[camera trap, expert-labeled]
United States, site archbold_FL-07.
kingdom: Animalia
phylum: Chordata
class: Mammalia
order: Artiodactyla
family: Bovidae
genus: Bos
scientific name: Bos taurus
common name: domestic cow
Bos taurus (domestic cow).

...

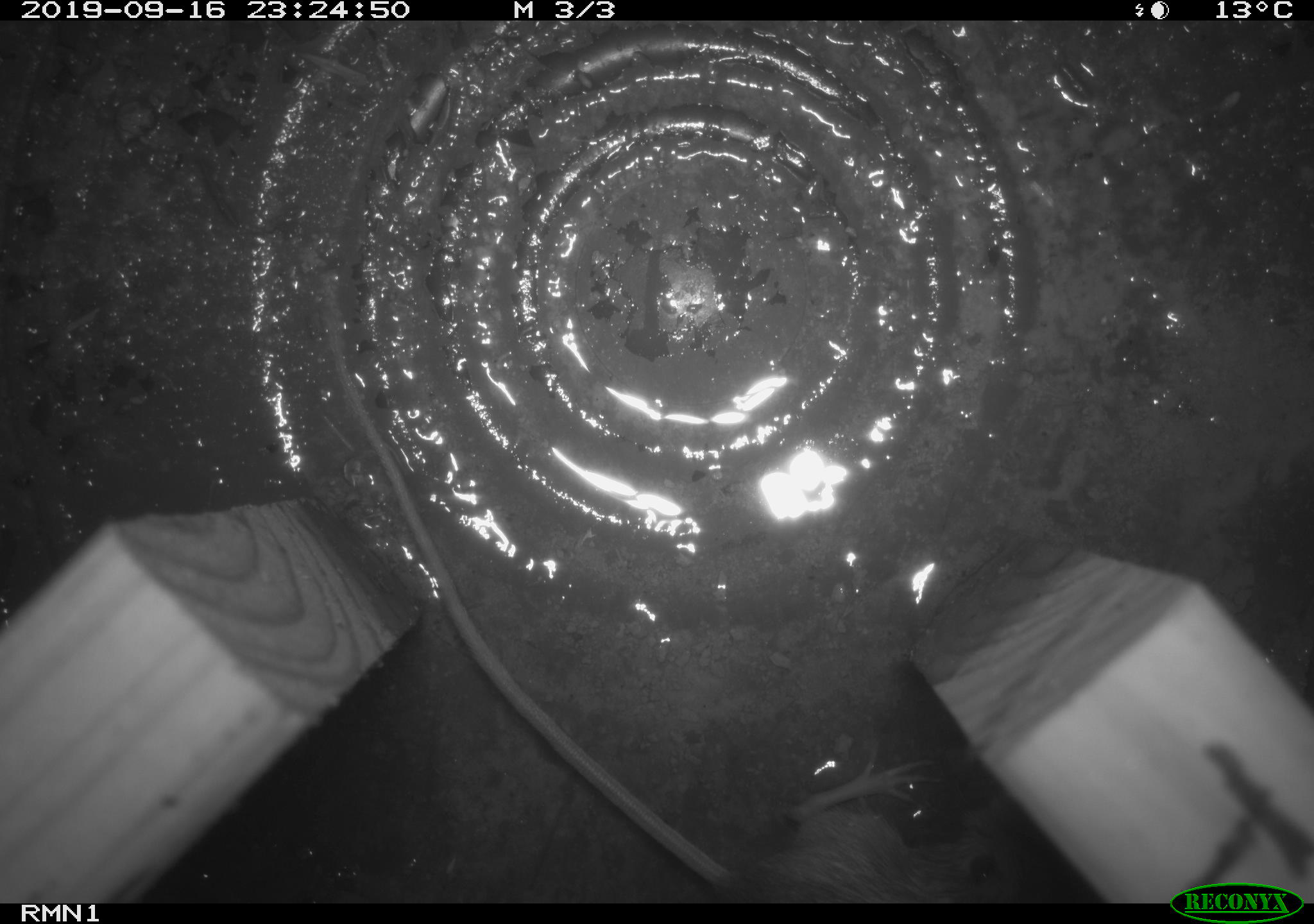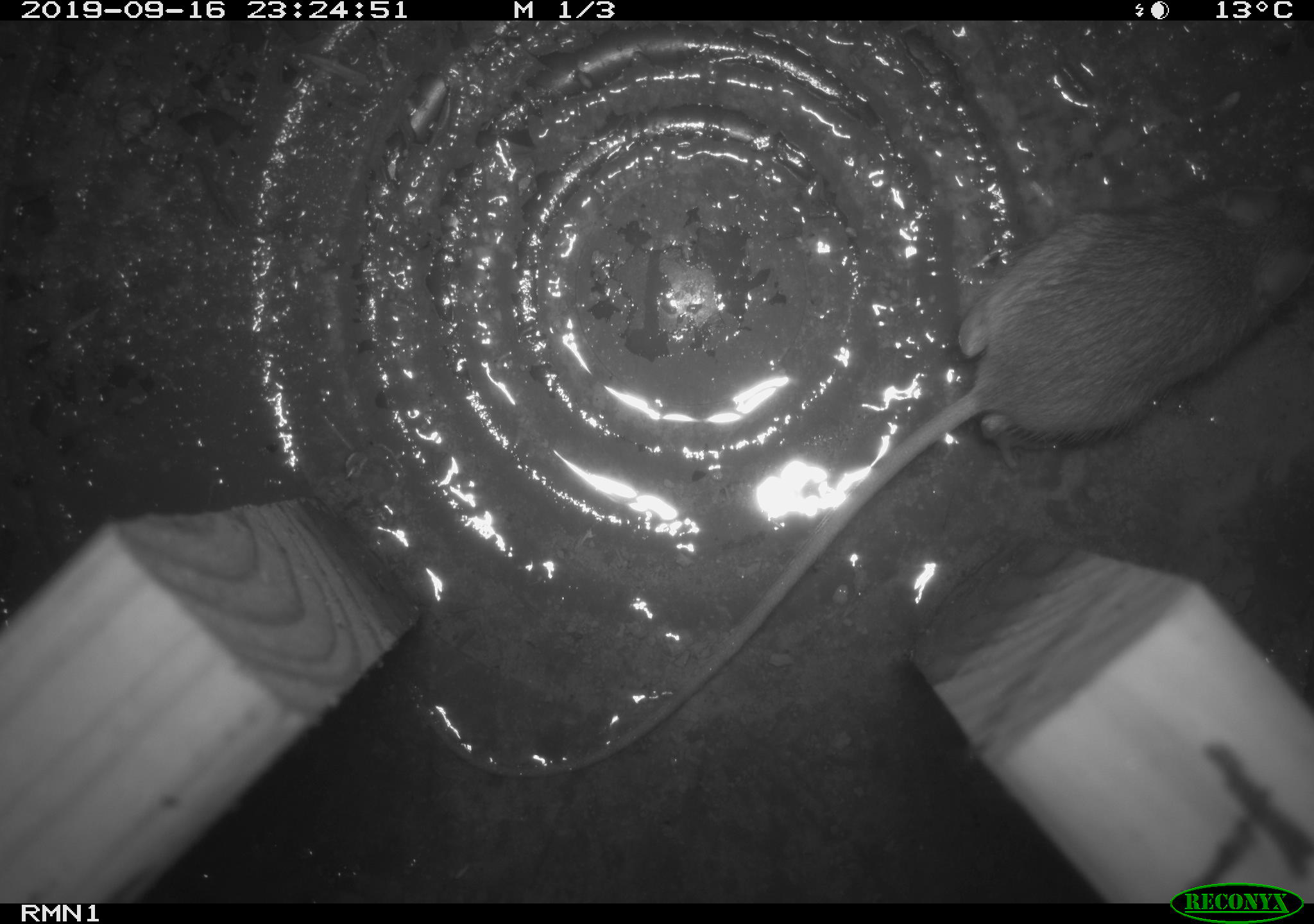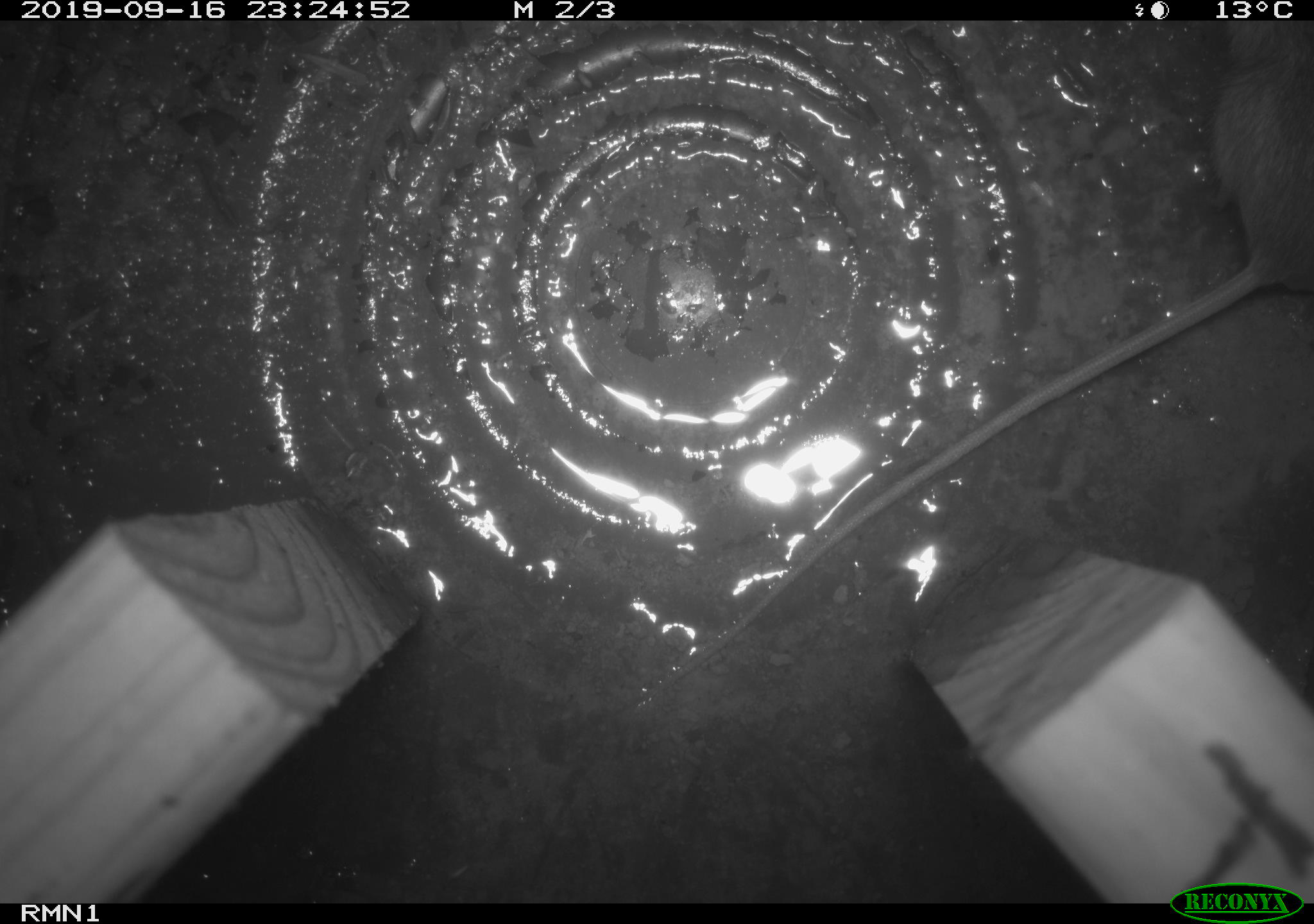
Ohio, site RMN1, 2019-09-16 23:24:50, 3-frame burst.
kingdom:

==

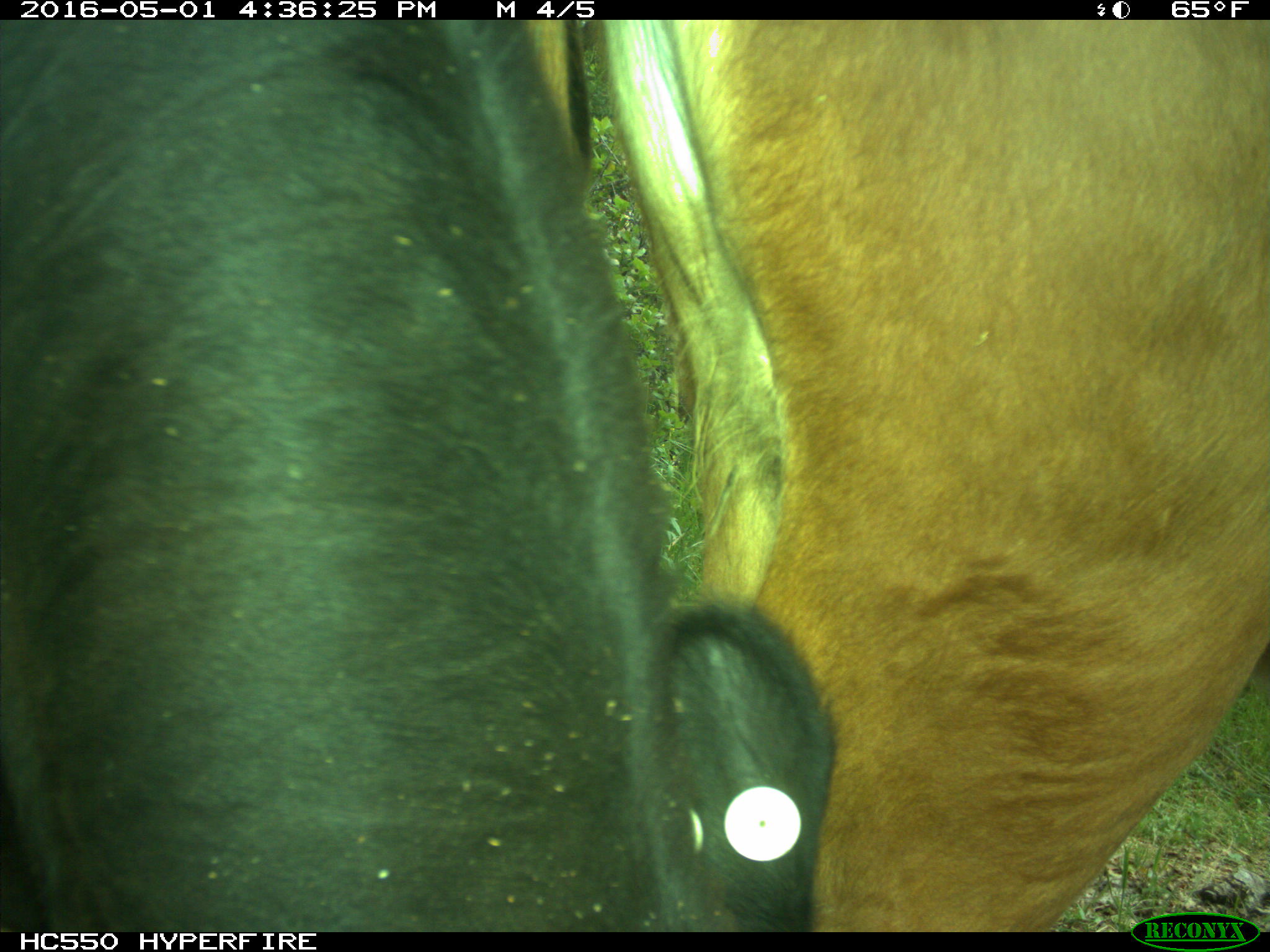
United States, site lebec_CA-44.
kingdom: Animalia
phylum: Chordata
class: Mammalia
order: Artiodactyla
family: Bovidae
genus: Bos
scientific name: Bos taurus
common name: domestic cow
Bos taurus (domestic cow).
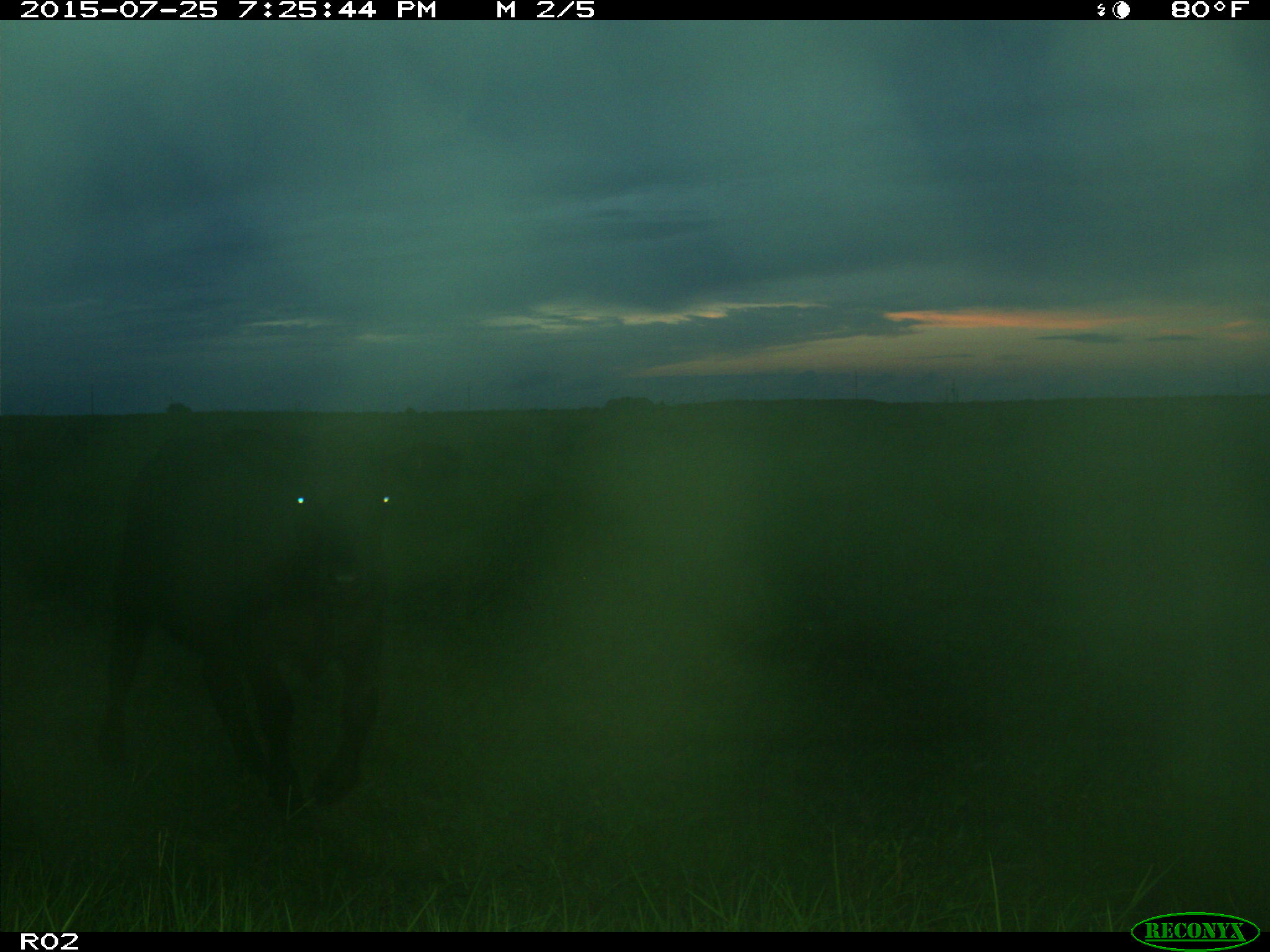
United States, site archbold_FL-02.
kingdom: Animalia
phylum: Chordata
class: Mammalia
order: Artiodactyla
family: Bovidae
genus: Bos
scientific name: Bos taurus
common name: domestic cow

### PROBLEM STATEMENT:
Which of the lines above hold the string "United"? Pick each of them out.

### RESULT FOR THIS TASK:
United States, site archbold_FL-07.
United States, site lebec_CA-44.
United States, site archbold_FL-02.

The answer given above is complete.